Presidential Council Could Take a Cue from “Big Food” in Antibiotics Leadership

Sarah Sorscher, Center for Science in the Public Interest  

Sarah Sorscher.jpg

Last week, the Presidential Advisory Council on Antibiotic Resistance met for the seventh time. Given the fate of other presidential councils in recent months, the mere fact that the council continues to meet and maintains a working website should be recognized as a minor victory.

Still, the meeting consisted mainly of updates on how various agencies have implemented prior commitments, with little discussion of new approaches to push for further progress in combatting antibiotic resistance.

Meanwhile the food industry continues to make major strides in antibiotics stewardship. As of last fall, nine out of the 25 largest fast food companies in the United States had adopted policies to phase out the routine use of antibiotics in some or all of their products.

Among those chains, Chipotle and Panera have long led the pack in antibiotic stewardship, but other mainstream companies are also taking important steps. Last summer, McDonald’s announced that 100 percent of the chicken served at its roughly 14,000 U.S. restaurants is now raised without antibiotics that are important in human medicine. These changes come in response to increased consumer demand for antibiotic-free food.

The major meat and poultry producers have also responded to consumer demand by pledging to change their own antibiotics usage practices. Industry giants Tyson and Perdue both have “no antibiotics ever” policies, meaning that chicken sold under those brands are raised entirely without antibiotics. (Flocks that require treatment with antibiotics for illness can be sold under a different brand label.)

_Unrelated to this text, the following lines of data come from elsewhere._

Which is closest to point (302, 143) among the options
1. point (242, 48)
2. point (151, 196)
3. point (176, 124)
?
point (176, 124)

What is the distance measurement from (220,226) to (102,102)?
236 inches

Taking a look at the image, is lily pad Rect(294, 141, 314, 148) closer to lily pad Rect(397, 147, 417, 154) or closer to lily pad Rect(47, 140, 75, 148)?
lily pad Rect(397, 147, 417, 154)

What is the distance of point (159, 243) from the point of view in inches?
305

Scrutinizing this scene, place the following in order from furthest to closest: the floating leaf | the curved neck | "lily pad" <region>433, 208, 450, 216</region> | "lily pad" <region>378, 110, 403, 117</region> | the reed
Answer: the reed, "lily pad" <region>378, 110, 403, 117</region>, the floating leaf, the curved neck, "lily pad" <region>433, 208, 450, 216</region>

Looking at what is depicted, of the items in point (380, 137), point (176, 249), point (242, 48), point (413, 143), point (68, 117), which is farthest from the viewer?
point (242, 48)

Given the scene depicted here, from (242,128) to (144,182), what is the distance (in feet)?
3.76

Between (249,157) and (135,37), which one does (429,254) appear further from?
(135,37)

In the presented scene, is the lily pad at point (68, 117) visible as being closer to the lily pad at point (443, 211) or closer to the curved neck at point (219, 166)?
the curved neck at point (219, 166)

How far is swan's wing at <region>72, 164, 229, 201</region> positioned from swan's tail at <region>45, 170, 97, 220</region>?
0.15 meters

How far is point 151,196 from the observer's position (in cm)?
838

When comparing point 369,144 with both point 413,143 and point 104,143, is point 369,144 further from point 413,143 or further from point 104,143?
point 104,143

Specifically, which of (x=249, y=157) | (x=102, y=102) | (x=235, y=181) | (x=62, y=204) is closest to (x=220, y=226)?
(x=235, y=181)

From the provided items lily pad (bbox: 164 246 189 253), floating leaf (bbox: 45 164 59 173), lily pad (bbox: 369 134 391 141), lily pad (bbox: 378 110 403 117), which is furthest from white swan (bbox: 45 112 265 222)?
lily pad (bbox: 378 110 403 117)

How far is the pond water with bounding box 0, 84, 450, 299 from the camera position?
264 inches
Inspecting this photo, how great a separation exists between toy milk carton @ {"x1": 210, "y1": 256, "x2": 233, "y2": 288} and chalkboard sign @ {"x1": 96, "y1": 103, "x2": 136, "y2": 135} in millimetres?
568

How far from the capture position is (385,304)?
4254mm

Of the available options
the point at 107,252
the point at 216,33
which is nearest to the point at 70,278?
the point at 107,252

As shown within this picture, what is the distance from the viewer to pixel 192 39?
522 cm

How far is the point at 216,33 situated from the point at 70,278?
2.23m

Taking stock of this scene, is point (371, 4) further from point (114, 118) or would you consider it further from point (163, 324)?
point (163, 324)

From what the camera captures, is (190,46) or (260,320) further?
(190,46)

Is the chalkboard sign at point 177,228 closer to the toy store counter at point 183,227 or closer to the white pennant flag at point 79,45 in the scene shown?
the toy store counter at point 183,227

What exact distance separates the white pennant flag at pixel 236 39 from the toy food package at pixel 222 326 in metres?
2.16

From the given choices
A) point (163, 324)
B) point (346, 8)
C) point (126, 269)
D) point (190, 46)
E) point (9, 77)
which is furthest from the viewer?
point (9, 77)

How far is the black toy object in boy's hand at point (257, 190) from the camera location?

Looking at these major strides by the food industry, the time may have arrived for the president’s advisors to discuss updating the National Action Plan, a White House roadmap intended to guide the nation in meeting the challenges of antibiotic resistance.

In particular, while some restaurants and producers are now addressing all routine uses of medically important antibiotics, the National Action Plan is limited to only phasing out the use of antibiotics to promote growth.

That means that antibiotics can still be used routinely, without time limits, in healthy animals to prevent disease. And because federal regulators do not closely track or measure how antibiotics are used on the farm, it is far from clear how the changes that have been implemented will affect on-farm use.

The Food and Drug Administration made moves towards addressing this problem last fall, when it sought public input on strategies to further limit the use of specific antibiotics that can currently be used for unlimited durations. But this piecemeal approach could drag on for years, particularly if the administration fails to make it a high priority.

This administration has made much of the innovations fostered by industry in general. The White House should also take cues from industry and consumers when it comes to antibiotic stewardship.